In the mid to late 1960’s the front wave of demographic group of baby boomers reached their teenage years. This group was highly visible and vocal. Many were rebelling against conforming into their parent’s culture. They were considered to be part of a “counterculture’, a society in which many young people expressed views and beliefs that conflicted with society. This group was;

-Strongly influenced by television and music,

- Anti-establishment, anti-nuclear arms, anti-war (especially Vietenam)

- Anti-racism (civil rights movement)

- Environmental activism

- Aboriginal rights

- Equal rights for women (feminism movement)

- Political activism (sit -ins, non-violent protests)

Many considered this group to be rude and their music too loud. Their refusal to conform characterized them as spoiled brats and self-centered. They were considered to be long haired rebels who were pushing personal freedoms well beyond societal boundaries. Along with freer attitudes the birth control pill was introduced which led to a sexual revolution. Much of the music of the era focused on protest and rebellion against authority in general. The themes of sex, drugs and personal freedoms were dominant in music of the time.

A defining event of the 1960’s was Woodstock music festival. Woodstock was a music event that was held in upstate New York in 1969. Over 400 000 “peace loving” concert goers flocked to the festival for three days of music. There were large amounts of drug use and sexual liberation. There were 2 deaths, one from a heroin overdose and one concert goer was run over by a tractor while sleeping in a nearby field, but overall there was a sense of social harmony that reflected the values of the time, peace and personal freedom. It was considered to be one of the defining moments of the 1960’s counterculture and one of the most pivotal moments in music history.

The 1960’s to date has been one of the most influential decades in shaping our society to be where it is now. Change constantly occurs in society but no decade has yet transformed our culture as the 1960’s.

Watch the documentary “Crossfire Hurricane” and examine why the band The Rolling Stones was so popular at this time. To help you in your analysis answer the following questions as you watch the documentary.

  1. Dick Caveat, a popular journalist of the time, when describing Mick Jagger was quoted as saying “Some describe him as the supreme sexual object in modern Western Culture; a sadomasochistic freak, or a pussycat”. How do these characteristics reflect the 1960’s counterculture and why did it make him such a popular icon at the time?

  1. During an interview Mick Jagger is asked if he purposefully times his dancing and “moves” on stage.
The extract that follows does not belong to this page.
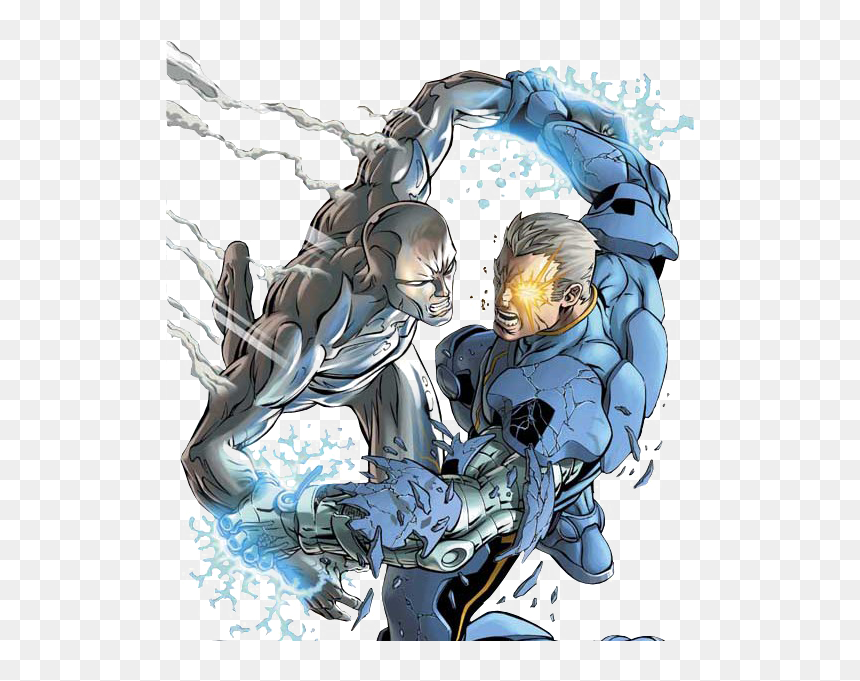 Silver Surfer Transparent Image - Cable / Deadpool, HD Png Download - silver surfer png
He responds by saying “I know nothing about timing, I just do it”.

  1. How does this statement reflect the thinking of the counterculture youth?

  2. How is this type of performance different from today’s performers and does today’s performances reflect the values of today’s youth?

  1. The Rolling Stones first played many blues songs that were covers of black music of the Southern Mississippi Delta. Many of the band members also had relationships with African American women. How did this contribute to their persona as the “anti-heroes” of the time and how did it contribute to their connection with the youth counterculture.

  1. In the documentary there were many scenes of screaming teenage girls chasing the band and storming the stage, but Mick Jagger was quoted as saying that in many other countries “fans were mostly boys, they connected with us as well”. What do you think it was about the band that made young men connect with them?

  1. At one time newspapers in America were running an article titled “Would you let your daughter marry a Rolling Stone? ”, with the connotation that it would be very negative for your daughter to marry one of the band members. Looking at the values of today’s society do you think if that article ran today the majority of people would be upset if their daughter were to marry a famous musician?

  1. The free concert at Altamont is considered to be one of the defining events of the time. To many it signified the end of the 60’s “peace movement” and all that the 60’s stood for.

  1. What happened at Altamont and why do you think it occurred?

  1. What did the concert at Altamont say about society and how it functions? (Does Altamont support the belief that people do need to have some type of conformity and societal norms?)

  1. Overall why were the Rolling Stones so popular at the time (what were the values that they reflected in society)

  1. Think of a pop icon in today’s society (music, actor, entertainer, etc) and describe how they embody or reflect the values that are important to youth in today’s culture.